Per esotiche invasive si intendono tutte quelle specie che sono state introdotte dall’uomo, volontariamente o meno, in un dato territorio, differente da quello d’origine.
In tali luoghi però hanno ritrovato condizioni pedo-climatiche simili al loro e ciò ne ha permesso l’ampia diffusione a scapito delle specie spontanee e dando inizio ad un inquinamento ecologico.Due fra gli esempi più eclatanti, semplicemente perché trattandosi di alberi sono più visibili, sono la Robinia (Robinia pseudoacacia L.) e l’Ailanto (Ailanthus altissima (Miller) Swingle).
Famiglia: Leguminosae
Genere: Robinia
Specie: pseudoacacia (L.)
La Robinia (erroneamente chiamata anche Acacia) è un albero caducifolio che può arrivare anche a grandi dimensioni, appartenente alla famiglia delle Leguminose. Le foglie sono tipicamente pennatosette ed imparipennate (divise in tante foglioline dispari) mentre i piccoli e profumatissimi fiori bianchi sono riuniti in infiorescenze pendule. La pianta presenta delle spine molto grandi ed appuntite fittamente distribuite sui rami. La sua zona d’origine è l’America orientale e fu introdotta in Europa, a Parigi, nel lontano 1601 come pianta ornamentale da Robin (giardiniere del Re di Francia). In Italia risulta essere coltivata sin dal 1662 e nei secoli successivi utilizzata come rimboschimento per le sue lunghe e robuste radici.

____

## [Compiti da svolgere]
• 1. Rispondi in base al testo sulle specie esotiche invasive:
(a) Quali due alberi vengono citati come esempi più eclatanti?
(b) Qual è la zona d'origine della Robinia?
(c) Da quale anno la Robinia risulta coltivata in Italia?
• 2. Riprendi il testo sulle specie esotiche invasive da dove si ferma e proseguilo.

## [Voci fornite]

____

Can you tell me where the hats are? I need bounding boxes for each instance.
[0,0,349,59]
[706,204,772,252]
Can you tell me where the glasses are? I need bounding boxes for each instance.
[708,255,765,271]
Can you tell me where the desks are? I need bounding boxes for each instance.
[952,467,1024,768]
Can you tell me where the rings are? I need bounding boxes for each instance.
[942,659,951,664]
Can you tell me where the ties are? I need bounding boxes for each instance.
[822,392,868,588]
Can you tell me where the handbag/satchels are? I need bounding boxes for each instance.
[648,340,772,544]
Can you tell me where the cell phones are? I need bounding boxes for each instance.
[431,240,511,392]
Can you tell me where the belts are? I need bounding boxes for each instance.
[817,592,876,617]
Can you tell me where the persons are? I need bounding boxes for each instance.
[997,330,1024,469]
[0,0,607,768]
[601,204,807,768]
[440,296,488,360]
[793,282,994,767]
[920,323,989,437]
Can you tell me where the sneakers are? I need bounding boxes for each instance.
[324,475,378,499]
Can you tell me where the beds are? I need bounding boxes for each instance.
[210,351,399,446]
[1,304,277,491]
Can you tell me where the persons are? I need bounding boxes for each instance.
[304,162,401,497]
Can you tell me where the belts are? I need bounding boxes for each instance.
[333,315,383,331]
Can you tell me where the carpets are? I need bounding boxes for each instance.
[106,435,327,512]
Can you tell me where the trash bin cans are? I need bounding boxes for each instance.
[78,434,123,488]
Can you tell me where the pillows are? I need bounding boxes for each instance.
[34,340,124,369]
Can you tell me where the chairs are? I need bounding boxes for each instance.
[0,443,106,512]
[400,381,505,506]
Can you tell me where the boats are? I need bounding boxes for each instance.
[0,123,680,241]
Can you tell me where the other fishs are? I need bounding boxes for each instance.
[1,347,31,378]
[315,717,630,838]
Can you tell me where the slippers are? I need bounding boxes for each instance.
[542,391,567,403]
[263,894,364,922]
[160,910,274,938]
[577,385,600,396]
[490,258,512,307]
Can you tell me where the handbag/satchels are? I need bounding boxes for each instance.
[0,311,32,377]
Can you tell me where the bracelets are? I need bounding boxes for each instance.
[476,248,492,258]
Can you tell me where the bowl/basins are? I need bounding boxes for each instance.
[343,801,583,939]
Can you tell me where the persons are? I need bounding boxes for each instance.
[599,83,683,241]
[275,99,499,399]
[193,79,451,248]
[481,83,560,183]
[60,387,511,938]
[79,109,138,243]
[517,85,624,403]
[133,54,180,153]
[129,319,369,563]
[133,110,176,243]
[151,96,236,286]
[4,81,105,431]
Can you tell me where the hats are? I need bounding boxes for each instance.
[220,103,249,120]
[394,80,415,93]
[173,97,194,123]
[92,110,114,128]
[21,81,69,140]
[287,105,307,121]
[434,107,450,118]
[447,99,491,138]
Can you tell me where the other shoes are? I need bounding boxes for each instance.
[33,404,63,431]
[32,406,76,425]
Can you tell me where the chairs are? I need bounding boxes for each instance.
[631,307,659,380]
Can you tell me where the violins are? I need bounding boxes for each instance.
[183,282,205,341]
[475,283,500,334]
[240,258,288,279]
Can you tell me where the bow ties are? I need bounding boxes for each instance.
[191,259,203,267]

____

## [Risultati dei compiti]
• 1.
(a) La Robinia (Robinia pseudoacacia L.) e l'Ailanto (Ailanthus altissima (Miller) Swingle).
(b) L'America orientale.
(c) Dal 1662.

• 2.
Famiglia: Simarubaceae
Genere: Ailanthus
Specie: altissima (Miller) Swingle
L’Ailanto (Ailanthus altissima (Miller) Swingle) è un albero caratterizzato da fusti con rami lunghi portanti all’apice un ciuffo di foglie, dotate di un odore molto sgradevole, divise in molti segmenti ed imparipennate. E’ originaria della Cina ed introdotta in Italia nel 1760 con lo scopo di allevare la Sfinge dell’Ailanto (Phylosamia cynthia) in sostituzione del più famoso baco da seta. Contrariamente alla pianta ospite, il “baco” non è riuscito ad adattarsi alle nuove condizioni climatiche e molto presto quindi tale “allevamento” fu abbandonato e con esso l’ailanto. Grazie alla sua capacità di adattarsi a tutte le condizioni pedo-climatiche (riesce addirittura a crescere a bordo strada e lungo le ferrovie), alla sua rapida crescita, alla riproduzione tramite seme (il frutto -samara– ha una facile dispersione anemofila, via vento) e soprattutto tramite i lunghi stoloni sotterranei, l’Ailanto è riuscito ad occupare tutte le nicchie ecologiche presenti, anche quelle occupate da piante endemiche (tipiche del luogo) a crescita più lenta.Con prove di laboratorio è stato dimostrato che anche una sola cellula delle radici è in grado di rigenerare una nuova pianta, da qui si può capire quanto tale specie possa divenire invasiva e creare problemi di inquinamento ecologico anche in considerazione del fatto che a tutt’ora, almeno nel nostro Paese, non esistano nemici naturali che possano limitarne la diffusione.